Steamship Authority strengthens bus policy

Terminal employees to call Peter Pan if last bus to Woods Hole is tardy.

The Steamship Authority and Peter Pan Bus lines are working together to prevent passengers from being stranded again in the future. - Josephine Brennan

The Steamship Authority has adopted new procedures to address late buses in Woods Hole. At the Port Council Meeting in Falmouth Thursday, the ferry service decided if the last Peter Pan bus is behind schedule to drop off passengers for the last ferry to the Vineyard, Steamship Authority staff will reach out to Peter Pan and find out what’s going on.

The new policy is in response to a May 29 incident, first reported by The Times, in which Island teenagers got stranded in Falmouth after the last ferry did not wait for a late Peter Pan bus to arrive from Boston. The teens wound up having a difficult time securing a hotel room due to their ages. On June 13, Steamship Authority general manager Robert Davis wrote in an email that the Steamship Authority wasn’t informed the bus was running late.

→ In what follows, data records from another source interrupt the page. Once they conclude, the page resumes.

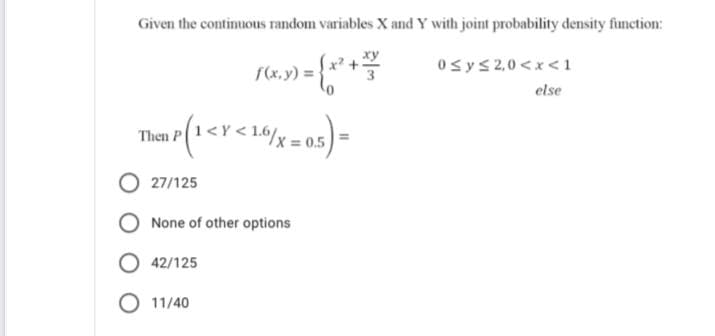 Given the continuous random variables X and Y with joint probability density function:
ху
0sys2,0 <x<1
f(x,y) =
else
Then P(1<Y < 1.6/x
= 0.5
27/125
None of other options
O 42/125
O 11/40
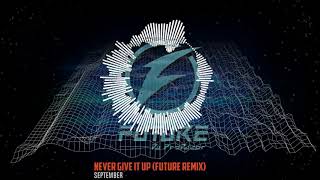 September - La La La (Never Give It Up) (Future Remix) | Official Audio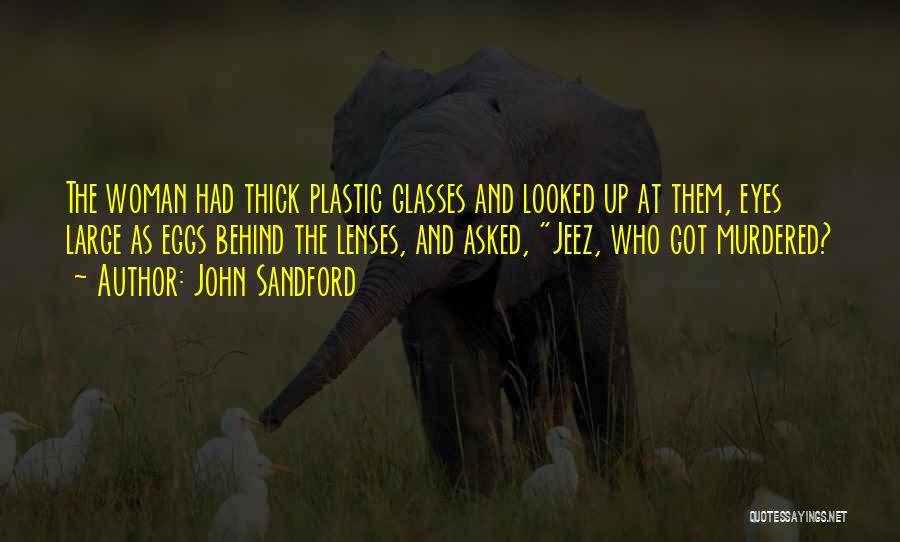 John Sandford Quotes 407112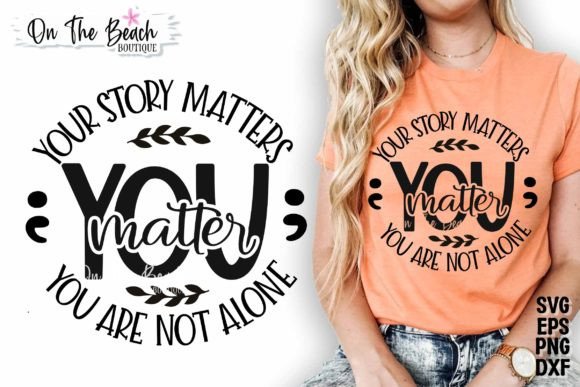Download You Matter SVG Semi Colon SVG Prevention - Event Collection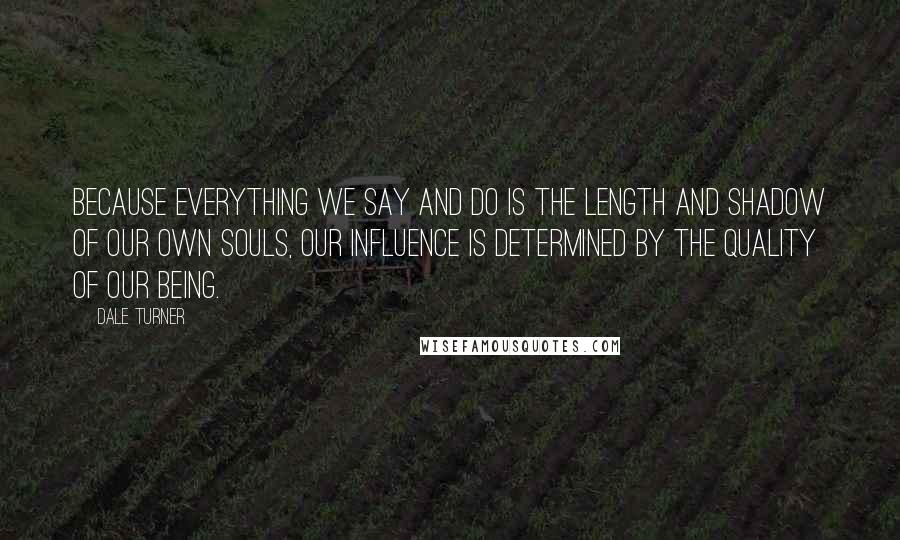 Dale Turner Quotes: Because everything we say and do is the length and shadow of our own souls, our influence is determined by the quality of our being.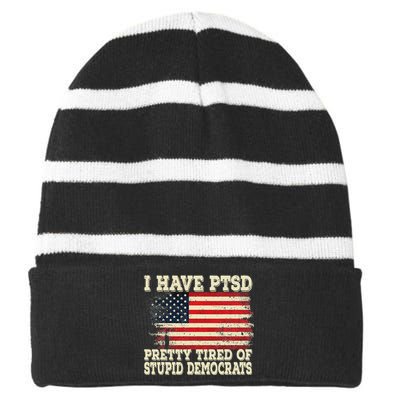 I Have PTSD Pretty Tired Of Stupid Democrats Striped Beanie with Solid Band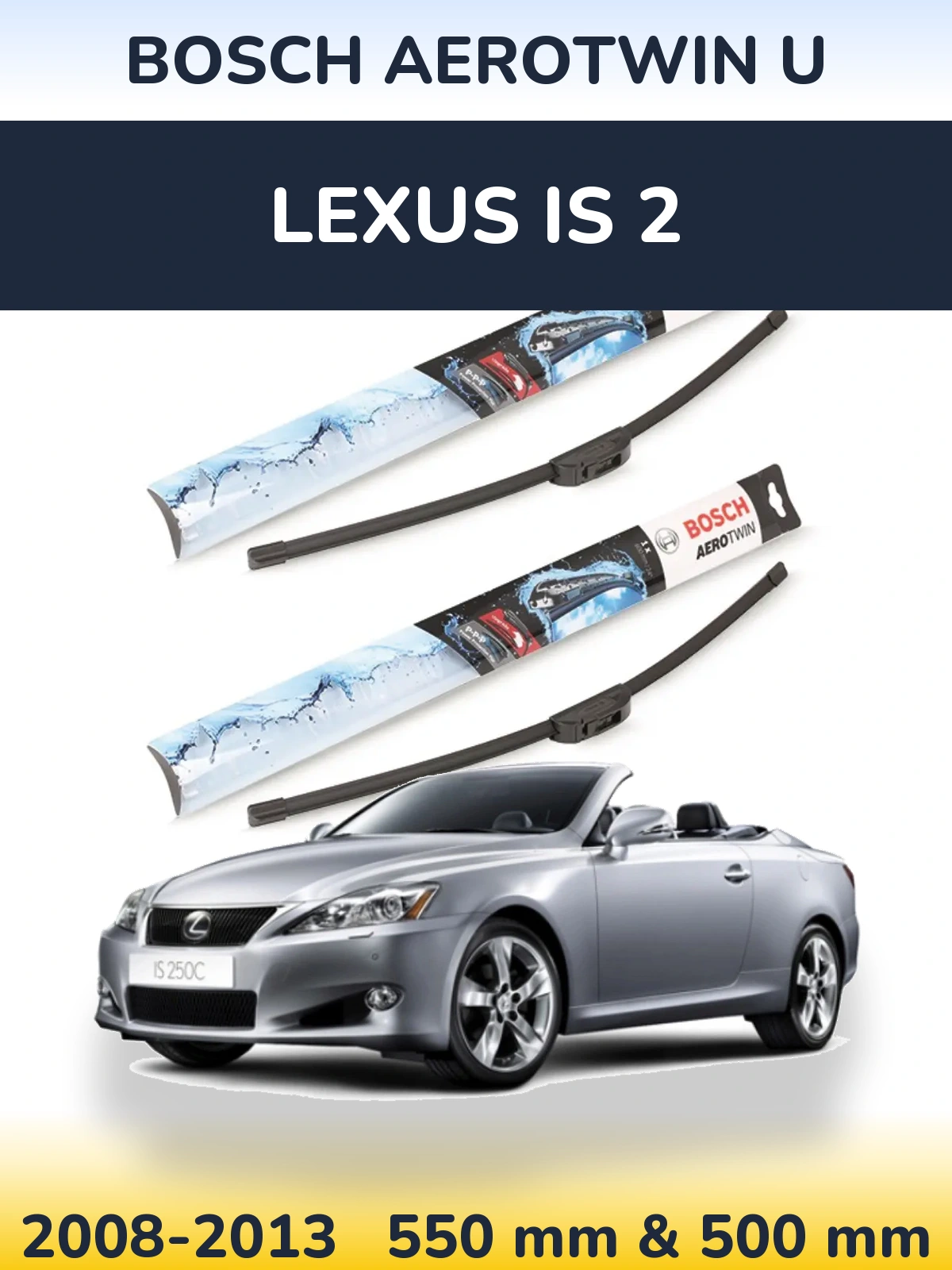 Комплект передніх щіток BOSCH AeroTwin U 550 & 500 мм для Lexus IS 2 2008-2013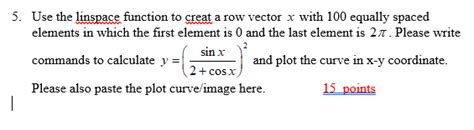 Solved Use The Linspace Function To Creat A Row Vector X Chegg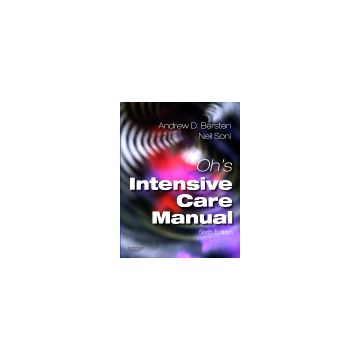 Oh's Intensive Care Manual, 6th Edition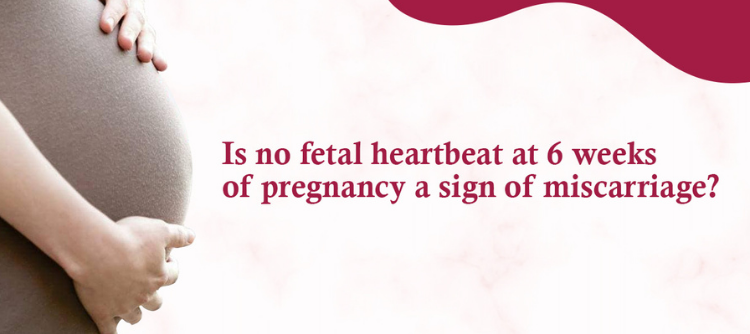 Is no fetal heartbeat at 6 weeks of pregnancy a sign of miscarriage?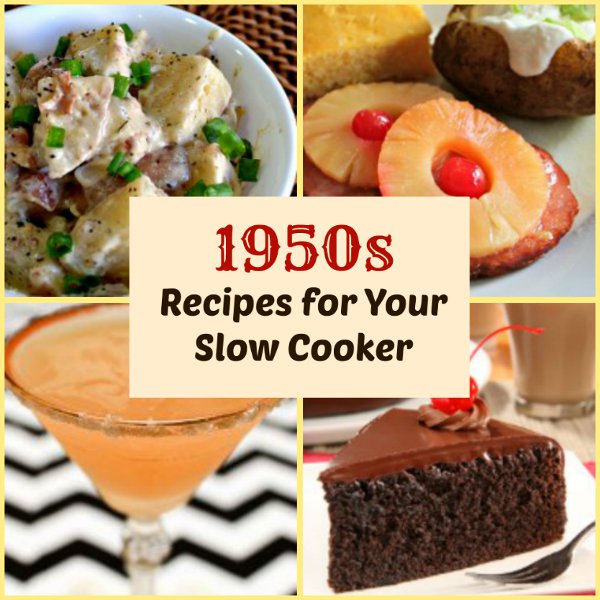 Vintage Slow Cooker Recipes from the 1950s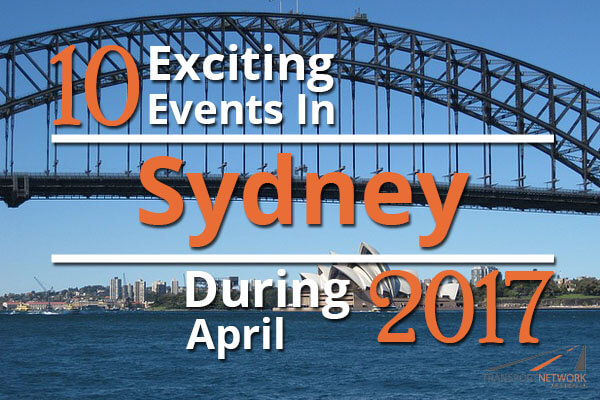 10 Exciting Events In Sydney During April 2017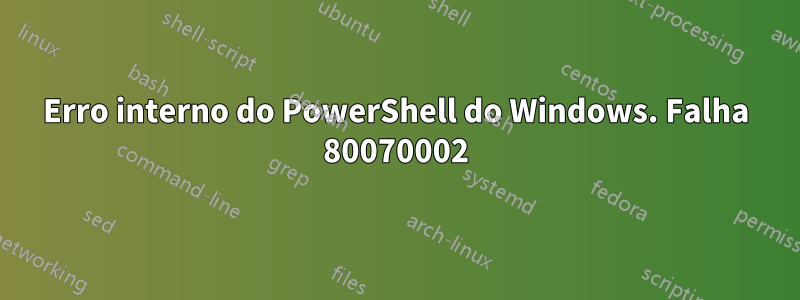 Erro interno do PowerShell do Windows. Falha 80070002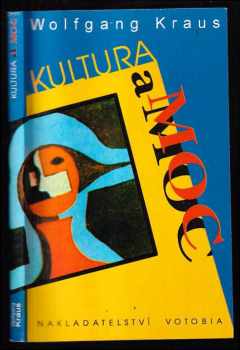 Wolfgang Kraus: Kultura a moc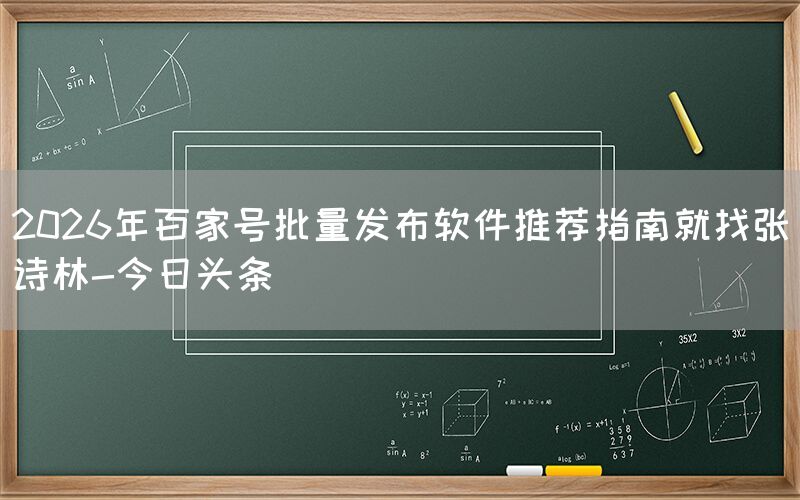 2026年百家号批量发布软件推荐指南就找张诗林-今日头条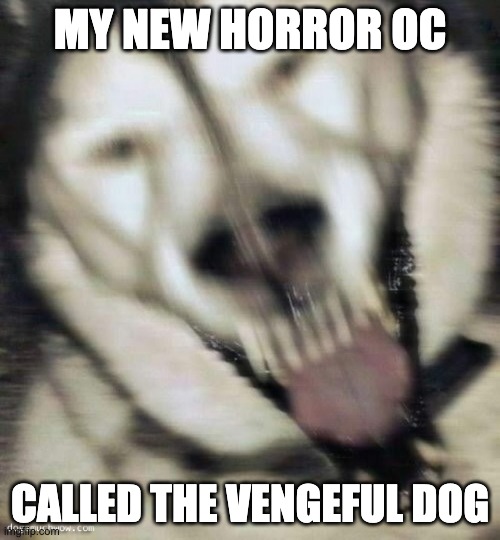 Anyone wanna RP with this scary boi? | MY NEW HORROR OC; CALLED THE VENGEFUL DOG | image tagged in horror,scp-6700,yes its an scp,oh wow are you actually reading these tags | made w/ Imgflip meme maker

“Although we will hold the boat on the last trip if the Peter Pan bus notifies us that they are nearby, we received no notification from them as to their ETA on May 29,” he wrote.

But now the Steamship Authority intends to communicate in the other direction.

“If the bus that is due to arrive in Woods Hole at 9:30 pm hasn’t done so by 9:40 pm, personnel at the terminal will call Peter Pan dispatchers to find out the status of the bus,” Steamship Authority spokesman Sean Driscoll wrote in an email to The Times. “Personnel in the Woods Hole terminal now also have the ability to check on the bus’s status online, and we’ve confirmed that the Peter Pan dispatchers have the correct number to call to alert us of a delay.”

Frank Dougherty, vice president of operations for Peter Pan, told The Times that the bus company had the wrong phone number for the Woods Hole terminal, possibly because of the ongoing construction there. It was a number drivers had called for years, he said. “We’ve rectified that now.”

Now the SSA also has access to the bus GPS system.

“We move a half a million people to the boats every year,” Dougherty said. “We do it with 99 percent success.”

Dougherty said he personally took the phone call that night of May 29, when the passengers were stranded. They did everything they could to recommend hotels, and brought them back to Falmouth center, where there were more choices, he said.

“We felt terrible about it,” he said.

Driscoll also said the Steamship Authority is working to expand its list of available hotels to make sure it can suggest options for travelers who are under the age of 21.

The bus service makes it clear on its website that it can’t guarantee connections, Dougherty said. Still, they do all they can to accommodate passengers, particularly those trying to make it home to the Islands.

“We bypassed Falmouth that night,” he said, referring to a stop near the center of town.

Just Thursday there was an incident where an unmarked bus was rented by Peter Pan and the driver left Woods Hole too early, Dougherty said. They were able to contact the bus and have it turn around to accommodate passengers leaving the Island on a ferry that was delayed by fog, he said.

Violet Kennedy was aboard the May 29 Peter Pan bus from Boston that arrived in Woods Hole to find the ferry gone. She considers the policy change a step in the right direction.

“The reputation of the SSA isn’t the best, and I didn’t expect anything,” she wrote in a text message. “Tough luck usually in this type of situation. It’s a really great surprise to hear that they’ve done this!”

Kennedy’s friend Kate Sudarsky was also on the bus that night, and was enthused to learn of the policy change.

“Well that’s great!” she wrote. “I think that’s a hugely useful policy that will benefit many in the future.”

Offshore Engineering president John Packer, who excoriated the Steamship Authority in a June 15 letter over the stranded teenagers, welcomed the policy changes.

“I am very optimistic about the Port Council’s implementation of a protocol regarding the last bus to Woods Hole,” he texted. “I see this as a positive step in a long process where the Steamship can begin to understand the wants and the needs of the island people and our summer guests, as well as understanding how vital the performance of their duties, from the deckhand to the general manager, is on keeping the lifeline of the island operating at optimum performance.”

The Vineyard’s Steamship Authority board representative, Marc Hanover, was advised in Packer’s letter to motivate Robert Davis to institute change.

“Mr. Hanover, you need to explain to Mr. Davis that his job is to provide safe and reliable transportation to our Island,” Packer wrote. “His job is to maintain a lifeline; if he cannot do that you need to show him the door, and if you cannot do that, we need to show you the door.”

Reached by telephone, Hanover said he did not play a role in the implementation of the new policy, but welcomed the improvement to Steamship Authority customer service.

“I think it’s fantastic,” he said.


George Brennan contributed to this report.